What I learned from my autosomal DNA test


imageMy autosomal DNA test results are in.

Some scraping of my inner cheek promised to give insight on my ethnic background and a chance to find folks somehow related to me.

I wasn’t expecting any surprises or revelations about my ethnic makeup. I’ve long known it’s roughly divided in quarters: Irish, Jewish, German and British. Genealogy has helped me figure just how for the latter two quarters.

The 50 percent I inherited from my grandfathers is easy enough to determine.

My maternal grandfather was an immigrant Jew, born in what was then Russia’s Pale Settlement (now Belarus).

My paternal grandfather was 100 percent Irish-American, his father’s parents having immigrated from County Kerry, Ireland and his mother’s parents immigrants from Northern Ireland’s County Tyrone.

I also have about a quarter each German and British ancestry from my grandmothers. But because they both have lines that date back to Colonial America as well recent immigrant ancestors, plus a few mysteries thrown in the mix, figuring out the distribution entailed much more research.

So, I was quite surprised to see my admixture results from FamilyTreeDNA reporting my ethnic makeup as follows:  67 percent European (45 percent British Isles and 22 percent Scandinavian), 31 percent Ashkenazi Diaspora and 3 percent Middle Eastern.

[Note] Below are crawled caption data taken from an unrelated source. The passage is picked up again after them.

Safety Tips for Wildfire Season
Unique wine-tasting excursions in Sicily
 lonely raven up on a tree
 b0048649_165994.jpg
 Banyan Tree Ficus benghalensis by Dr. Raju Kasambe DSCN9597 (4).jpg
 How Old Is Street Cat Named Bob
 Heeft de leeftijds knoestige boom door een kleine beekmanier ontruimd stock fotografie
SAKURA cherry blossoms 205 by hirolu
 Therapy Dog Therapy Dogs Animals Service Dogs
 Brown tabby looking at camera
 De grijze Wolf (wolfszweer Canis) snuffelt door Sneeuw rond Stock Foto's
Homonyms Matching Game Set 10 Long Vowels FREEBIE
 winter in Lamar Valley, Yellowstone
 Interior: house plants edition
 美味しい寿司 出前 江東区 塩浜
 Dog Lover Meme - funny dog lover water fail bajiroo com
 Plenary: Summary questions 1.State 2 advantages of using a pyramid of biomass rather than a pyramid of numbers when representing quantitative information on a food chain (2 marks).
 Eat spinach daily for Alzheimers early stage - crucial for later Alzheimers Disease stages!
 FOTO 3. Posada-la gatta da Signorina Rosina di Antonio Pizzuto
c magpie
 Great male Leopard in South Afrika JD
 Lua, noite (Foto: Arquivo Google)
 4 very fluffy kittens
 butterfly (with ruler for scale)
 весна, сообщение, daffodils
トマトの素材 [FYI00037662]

I was puzzled the most by the extra Jewish ancestry… I mean, shouldn’t I have only inherited a quarter of my DNA from my maternal Grandpa?  Was there an extra Jew (or line of Jews) way back in the family tree?

And where the heck were my German ancestors, whose lines I have had the most success in tracing back along the paper trail?

For nearly weeks now I’ve tried to learn more about this testing I had submitted to on a whim and discovered things I wish I had a better understanding of before I took the plunge into this new frontier of genealogical inquiry. It’s been an expensive lesson in buyer beware.

A few of the things I’ve learned:

  • Admixure results are only speculative. This I was actually pretty well aware of, but still found somewhat surprising in just how so.
  • While we absolutely inherit 50 percent of our DNA from each parent and should receive roughly 25 percent from each grandparent, things don’t always divide so evenly with each subsequent generation beyond our parents. Furthermore, one’s chromosomes don’t always inherit so equally, even in the most immediate (parent-child) relationship.
  • Endogamy will completely mess with your match results. Of this, too, I was already vaguely aware, but not at all prepared for just how skewed matches become with even just a fraction of ancestry from an endogamous population.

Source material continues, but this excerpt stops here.